Supplied data:
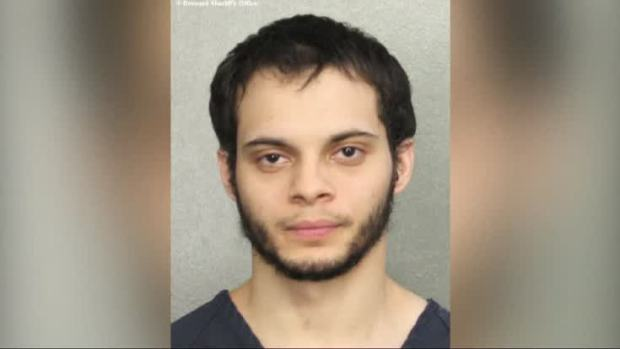 [NATL] Airport Gunman Visited FBI Office Before Florida Shooting Rampage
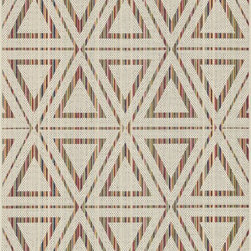 "Loloi Rugs - Loloi Rugs Ibiza Collection - Ivory / Multi, 5'-2"" x 7'-5"" - The Ibiza Collection is the ideal modern rug for indoor and outdoor spaces. Power loomed in Egypt of 100% polypropylene, these head-turning rugs include a full spectrum of colors that can't help but liven up your front porch, patio, or poolside deck. And with it's durable construction and fiber, Ibiza is a low maintenance rug for the indoors too."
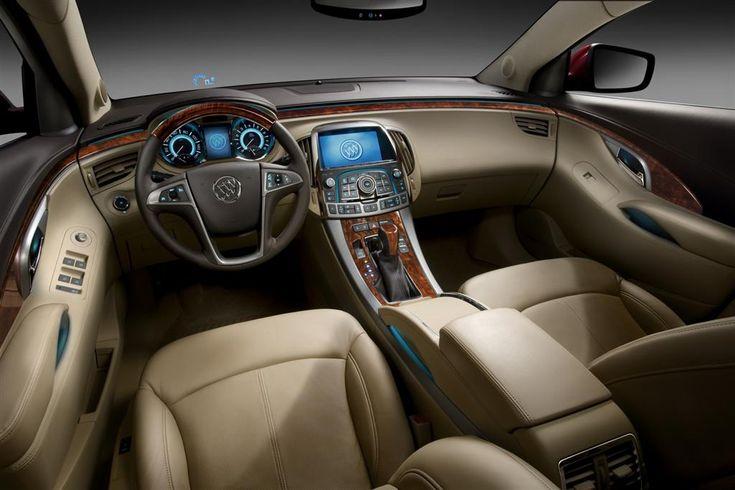 Inside 2011 Buick Lacrosse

Exercise: Restate the data above word for word. Skip every picture.

The answer:
 [NATL] Airport Gunman Visited FBI Office Before Florida Shooting Rampage
 "Loloi Rugs - Loloi Rugs Ibiza Collection - Ivory / Multi, 5'-2"" x 7'-5"" - The Ibiza Collection is the ideal modern rug for indoor and outdoor spaces. Power loomed in Egypt of 100% polypropylene, these head-turning rugs include a full spectrum of colors that can't help but liven up your front porch, patio, or poolside deck. And with it's durable construction and fiber, Ibiza is a low maintenance rug for the indoors too."
 Inside 2011 Buick Lacrosse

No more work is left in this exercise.